# EXERCISE BRIEF
Transcribe the material verbatim, starting at its first line and stopping once the line containing "BLOCK: head_styles -->" has been given; no picture should appear.

━━━━━━━━━━━━━━━━

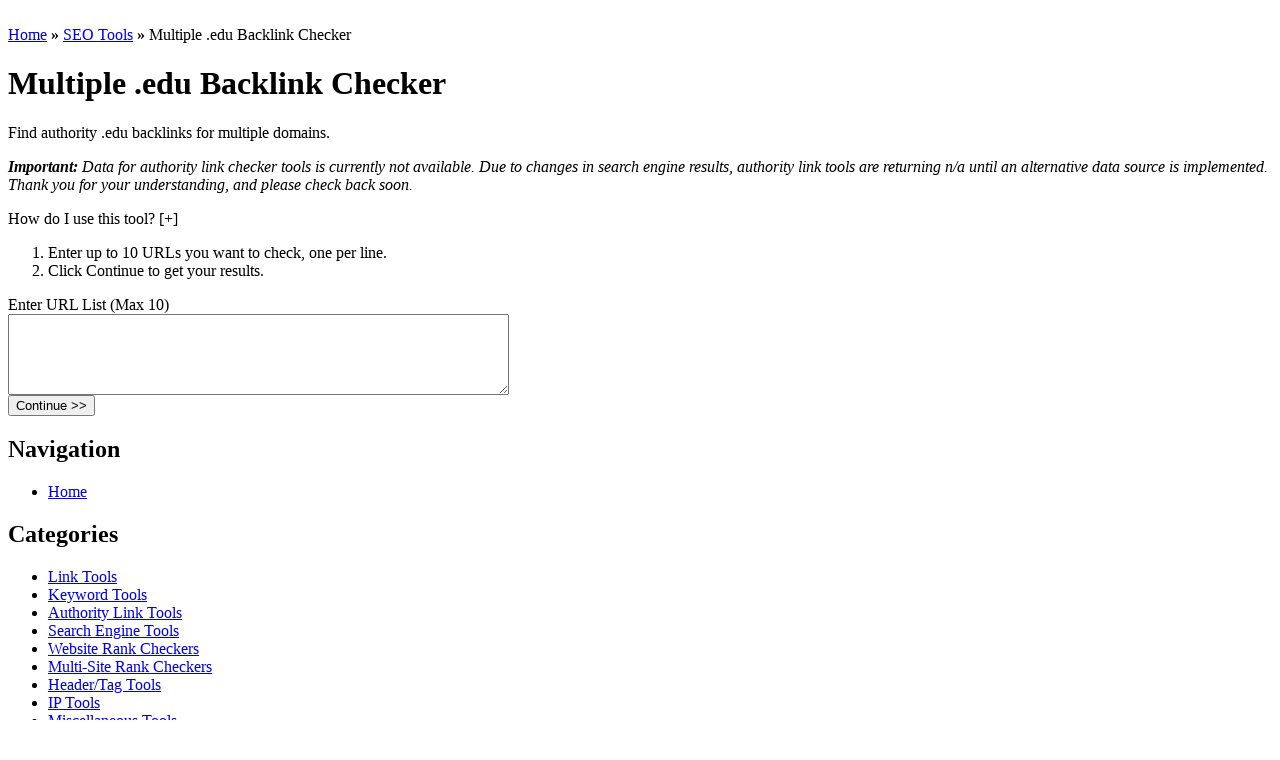

--- FILE ---
content_type: text/html; charset=UTF-8
request_url: http://31.22.7.79/tools/multiple-edu-backlink-checker/
body_size: 5244
content:
<!DOCTYPE HTML PUBLIC "-//W3C//DTD HTML 4.01 Transitional//EN"
 "http://www.w3.org/TR/html4/loose.dtd">
<html>
<head>
    <title>Multiple .edu Backlink Checker</title>
    <meta name="description" content="">
    <meta name="keywords" content="">
    <link rel="shortcut icon" type="image/ico" href="/favicon.ico">  
    <link rel="stylesheet" type="text/css" href="/tpl/seo/theme.css" />
    <link rel="stylesheet" type="text/css" href="/tpl/seo/style.css" /><link rel="stylesheet" type="text/css" href="/modules/seoscripts/tpl/style.css" /><!-- BLOCK: head_styles -->
    <script type="text/javascript" src="/tpl/seo/functions.js"></script>
</head>
<body onLoad="">

<div id="kdoc" class="kdoc1">
  <div id="kheader">
    <div id="klheader">
    </div>
    <div id="krheader">
    </div>
    <br clear="all" />
  </div>
  <div id="kbody">
  <div class="ktmsg">
  </div>
    <div id="kmain">
      <div class="kinner">
        <div class="body-nav">

  <a href="http://31.22.7.79/">Home</a>

  <b>&#187;</b>  <a href="http://31.22.7.79/tools/">SEO Tools</a>
<!-- BLOCK: nav_link -->
  <b>&#187;</b>  <span class="nav-current">Multiple .edu Backlink Checker</span>
</div>
<div class="sl-tool">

━━━━━━━━━━━━━━━━

# YOUR RESPONSE
--- FILE ---
content_type: text/html; charset=UTF-8
request_url: http://31.22.7.79/tools/multiple-edu-backlink-checker/
body_size: 5244
content:
<!DOCTYPE HTML PUBLIC "-//W3C//DTD HTML 4.01 Transitional//EN"
 "http://www.w3.org/TR/html4/loose.dtd">
<html>
<head>
    <title>Multiple .edu Backlink Checker</title>
    <meta name="description" content="">
    <meta name="keywords" content="">
    <link rel="shortcut icon" type="image/ico" href="/favicon.ico">  
    <link rel="stylesheet" type="text/css" href="/tpl/seo/theme.css" />
    <link rel="stylesheet" type="text/css" href="/tpl/seo/style.css" /><link rel="stylesheet" type="text/css" href="/modules/seoscripts/tpl/style.css" /><!-- BLOCK: head_styles -->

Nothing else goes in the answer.